Investigadores de la Universitat Rovira i Virgili (URV), en Cataluña, han participado en el desarrollo de un método innovador que permite identificar en tiempo real el estado de carga y de salud de baterías de almacenamiento energético sin introducir distorsiones en la red eléctrica. La investigación ofrece una solución a uno de los principales desafíos de los sistemas de almacenamiento: monitorizar su estado con precisión sin comprometer la calidad del suministro eléctrico.

Los sistemas de almacenamiento en baterías desempeñan un papel clave en la transición energética, al facilitar la integración de energías renovables y estabilizar la frecuencia de la red. Además, pueden suministrar energía de forma inmediata ante picos de demanda. Sin embargo, para garantizar su seguridad y eficiencia, es imprescindible conocer en todo momento cuánta energía almacenan y cuál es su grado de degradación.
Perturbaciones desfasadas para evitar distorsiones
Tradicionalmente, estos parámetros se estiman mediante modelos eléctricos equivalentes. Dado que no es posible acceder directamente al interior químico de la batería, se utiliza una representación matemática que simula su comportamiento mediante componentes como resistencias y condensadores. Para obtener los datos necesarios, se aplican pequeñas perturbaciones de corriente que alteran temporalmente su funcionamiento habitual. El inconveniente es que estas perturbaciones pueden afectar a la calidad de la corriente en la red eléctrica.
El equipo ha trabajado con sistemas de almacenamiento basados en convertidores modulares multinivel en cascada, una arquitectura cada vez más utilizada en aplicaciones de media y alta tensión por su escalabilidad. Cada módulo integra una batería, un convertidor de corriente continua a corriente alterna y su correspondiente electrónica de control.
La solución propuesta aprovecha precisamente esta estructura modular. En lugar de aplicar una perturbación a una única batería, se realiza sobre todas las del sistema, pero de manera escalonada en el tiempo. Este desfase provoca que, al confluir en la salida común hacia la red, las perturbaciones se cancelen entre sí. Así, cada batería recibe la excitación necesaria para su análisis, mientras que la corriente que llega a la red mantiene su forma habitual y no introduce interferencias.

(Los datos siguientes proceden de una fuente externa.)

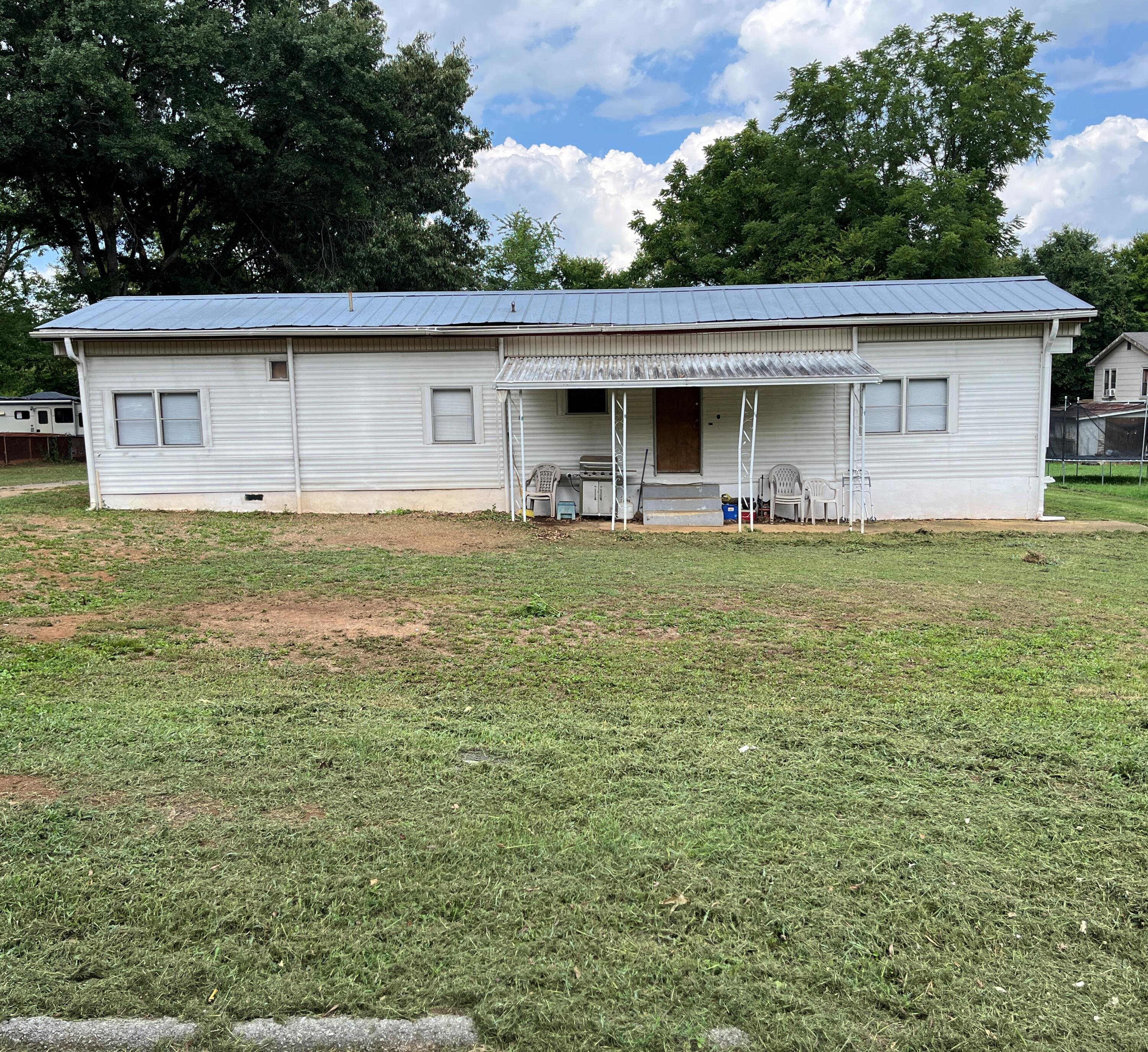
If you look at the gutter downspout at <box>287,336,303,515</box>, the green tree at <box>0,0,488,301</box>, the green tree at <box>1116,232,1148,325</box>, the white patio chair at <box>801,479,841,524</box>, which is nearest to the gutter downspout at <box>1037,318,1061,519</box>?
the white patio chair at <box>801,479,841,524</box>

No obstante, lograr una cancelación perfecta resulta complejo debido a pequeñas variaciones en el comportamiento de cada módulo. Para superar este reto, el equipo implementó un algoritmo de control basado en retroalimentación que monitoriza continuamente la corriente de cada módulo y corrige en tiempo real cualquier desviación, garantizando una cancelación prácticamente total en la salida hacia la red.
Validación experimental y aplicaciones futuras
La eficacia del método se comprobó mediante un prototipo de laboratorio de 3,84 kW configurado con cuatro módulos. Durante las pruebas, la distorsión se mantuvo en torno al 2,9%, una cifra muy similar a la del funcionamiento normal sin monitorización y muy por debajo del 8% que pueden generar otros métodos convencionales.

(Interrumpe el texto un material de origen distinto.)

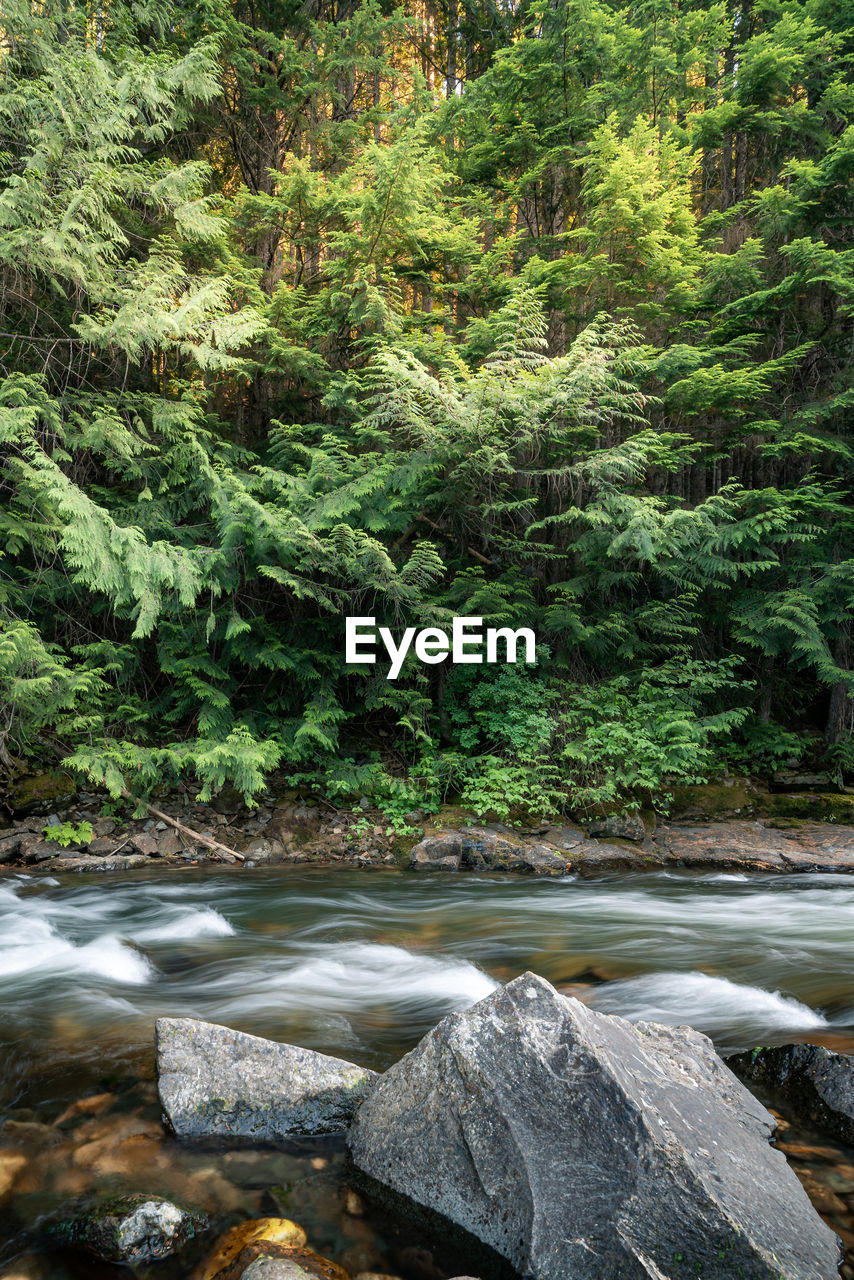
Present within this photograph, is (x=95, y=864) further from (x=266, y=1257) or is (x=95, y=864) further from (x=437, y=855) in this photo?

Además de mejorar la precisión, el sistema reduce grandes fluctuaciones eléctricas, lo que permite optimizar el tamaño y el coste de algunos componentes. La metodología, desarrollada en colaboración con la Nanyang Technological University, la University of Melbourne y la City University of Hong Kong, es escalable y compatible con distintas configuraciones de almacenamiento energético.
Según los investigadores, el método podría aplicarse también en infraestructuras de recarga de vehículos eléctricos con arquitecturas modulares, abriendo nuevas posibilidades para mejorar la eficiencia y estabilidad de los sistemas energéticos del futuro.